_TRECHO DO DOCUMENTO_
+-------+
Homem que espancou paisagista durante 4 horas é inocentado pela Justiça; vítima desabafa
A Justiça do Rio de Janeiro decidiu que o homem que tentou matar a paisagista Elaine Caparroz, em 2019, não pode ser responsabilizado pelo crime. A sentença é da 7ª Câmara Criminal. Segundo a decisão, o estudante de direito e lutador de Jiu-Jitsu Vinícius Batista Serra cometeu as agressões devido a comportamentos violentos causados por ‘distúrbios do sono’.
O acórdão também determinou que Vinícius Batista Serra não vai precisar pagar a indenização de R$ 100 mil pedida pela vítima. A advogada que representa Elaine já disse que vai recorrer da decisão nos tribunais superiores, e que pode ir ao Tribunal Penal Internacional.
No texto, o desembargador Joaquim Domingos afirma que, apesar de a agressão ter sido constatada e Vinícius ter assumido que cometeu o crime, ele é considerado “inimputável”.
+-------+
Entradas da coleção:
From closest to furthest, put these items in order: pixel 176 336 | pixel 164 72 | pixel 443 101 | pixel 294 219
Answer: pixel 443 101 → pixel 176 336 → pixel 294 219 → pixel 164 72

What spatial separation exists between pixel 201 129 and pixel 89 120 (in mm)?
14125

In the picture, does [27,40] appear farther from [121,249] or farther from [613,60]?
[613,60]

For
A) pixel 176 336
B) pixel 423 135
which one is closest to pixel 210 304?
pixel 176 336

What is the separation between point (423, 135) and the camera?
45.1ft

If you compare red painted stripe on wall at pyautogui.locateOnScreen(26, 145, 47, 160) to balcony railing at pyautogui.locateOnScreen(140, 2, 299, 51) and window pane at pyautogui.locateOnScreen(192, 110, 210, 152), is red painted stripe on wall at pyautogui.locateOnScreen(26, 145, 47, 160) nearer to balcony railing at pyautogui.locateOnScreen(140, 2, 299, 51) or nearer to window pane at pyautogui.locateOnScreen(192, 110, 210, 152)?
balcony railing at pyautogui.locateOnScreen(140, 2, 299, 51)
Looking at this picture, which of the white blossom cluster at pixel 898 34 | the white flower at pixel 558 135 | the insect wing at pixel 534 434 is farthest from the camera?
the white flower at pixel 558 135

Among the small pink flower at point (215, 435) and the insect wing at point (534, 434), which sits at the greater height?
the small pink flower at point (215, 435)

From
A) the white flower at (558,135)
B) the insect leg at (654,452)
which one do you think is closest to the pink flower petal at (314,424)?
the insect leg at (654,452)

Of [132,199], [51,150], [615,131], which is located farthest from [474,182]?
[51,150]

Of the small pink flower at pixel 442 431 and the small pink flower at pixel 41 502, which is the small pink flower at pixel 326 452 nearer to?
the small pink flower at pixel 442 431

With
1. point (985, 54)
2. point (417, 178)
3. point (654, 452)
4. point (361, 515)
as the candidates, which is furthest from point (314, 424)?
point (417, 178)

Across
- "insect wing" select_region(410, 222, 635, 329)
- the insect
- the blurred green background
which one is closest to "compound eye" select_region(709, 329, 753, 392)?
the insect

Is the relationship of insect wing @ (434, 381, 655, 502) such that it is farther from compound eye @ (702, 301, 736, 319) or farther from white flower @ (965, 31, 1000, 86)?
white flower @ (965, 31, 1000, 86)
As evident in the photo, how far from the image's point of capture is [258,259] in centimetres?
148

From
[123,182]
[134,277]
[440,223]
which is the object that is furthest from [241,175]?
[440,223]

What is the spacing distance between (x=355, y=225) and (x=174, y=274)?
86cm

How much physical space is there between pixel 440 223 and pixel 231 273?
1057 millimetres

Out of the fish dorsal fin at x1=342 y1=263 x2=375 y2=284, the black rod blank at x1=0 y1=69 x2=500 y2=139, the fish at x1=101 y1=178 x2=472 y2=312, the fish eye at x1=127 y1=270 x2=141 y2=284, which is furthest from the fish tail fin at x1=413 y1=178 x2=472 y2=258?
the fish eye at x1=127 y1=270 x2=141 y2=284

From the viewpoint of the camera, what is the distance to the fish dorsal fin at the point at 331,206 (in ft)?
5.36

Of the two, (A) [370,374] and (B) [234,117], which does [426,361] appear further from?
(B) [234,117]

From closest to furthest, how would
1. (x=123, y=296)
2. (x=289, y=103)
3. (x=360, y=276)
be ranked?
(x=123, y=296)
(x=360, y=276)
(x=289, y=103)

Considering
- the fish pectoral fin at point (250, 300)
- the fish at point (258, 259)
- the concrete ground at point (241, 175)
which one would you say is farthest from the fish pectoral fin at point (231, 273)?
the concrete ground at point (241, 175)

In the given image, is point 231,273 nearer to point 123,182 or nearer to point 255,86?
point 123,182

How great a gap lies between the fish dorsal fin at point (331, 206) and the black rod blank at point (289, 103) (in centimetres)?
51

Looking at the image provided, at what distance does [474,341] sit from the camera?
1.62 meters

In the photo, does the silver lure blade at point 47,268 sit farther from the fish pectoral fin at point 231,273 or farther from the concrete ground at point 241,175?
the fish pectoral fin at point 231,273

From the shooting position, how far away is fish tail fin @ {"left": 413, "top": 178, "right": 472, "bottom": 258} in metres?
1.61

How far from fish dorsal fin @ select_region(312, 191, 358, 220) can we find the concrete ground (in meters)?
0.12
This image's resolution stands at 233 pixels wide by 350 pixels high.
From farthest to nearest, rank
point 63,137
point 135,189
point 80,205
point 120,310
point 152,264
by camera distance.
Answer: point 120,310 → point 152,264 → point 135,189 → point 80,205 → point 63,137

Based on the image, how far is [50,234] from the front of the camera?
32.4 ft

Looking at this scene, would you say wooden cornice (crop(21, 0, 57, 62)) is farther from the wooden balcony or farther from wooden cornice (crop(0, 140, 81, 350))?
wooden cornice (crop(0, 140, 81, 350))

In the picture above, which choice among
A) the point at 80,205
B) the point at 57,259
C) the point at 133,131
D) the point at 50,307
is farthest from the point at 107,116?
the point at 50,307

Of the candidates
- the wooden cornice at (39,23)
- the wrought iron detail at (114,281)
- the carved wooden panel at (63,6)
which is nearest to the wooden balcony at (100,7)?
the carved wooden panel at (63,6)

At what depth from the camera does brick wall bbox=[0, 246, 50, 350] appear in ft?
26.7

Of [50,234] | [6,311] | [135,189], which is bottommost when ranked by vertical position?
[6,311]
+-------+
_TAREFAS PROPOSTAS_
[a] Reescreva como lista numerada, sem as linhas em branco, o segmento das linhas da coleção que vai da linha que contém "As evident in" até a linha que contém "1057 millimetres", inclusive.
[b] Dê continuidade ao texto sobre a decisão judicial no caso da paisagista Elaine Caparroz a partir do ponto em que ele termina.

_RESPOSTAS POR TAREFA_
[a]
1. As evident in the photo, how far from the image's point of capture is [258,259] in centimetres?
2. 148
3. From
4. [123,182]
5. [134,277]
6. [440,223]
7. which is the object that is furthest from [241,175]?
8. [440,223]
9. What is the spacing distance between (x=355, y=225) and (x=174, y=274)?
10. 86cm
11. How much physical space is there between pixel 440 223 and pixel 231 273?
12. 1057 millimetres

[b]
A vítima está inconformada com a decisão e desabafou: “Imagina que esse criminoso quase tirou a minha vida, destruiu meu rosto, fraturou as minhas áreas orbiculares, fraturou costelas, perfurou meu pulmão, me deu cinco mordidas, me causou insuficiência renal e anemia profunda. Fui parar na UTI por dias, fiquei com sequelas psicológicas, pois passei a ter síndrome do pânico”.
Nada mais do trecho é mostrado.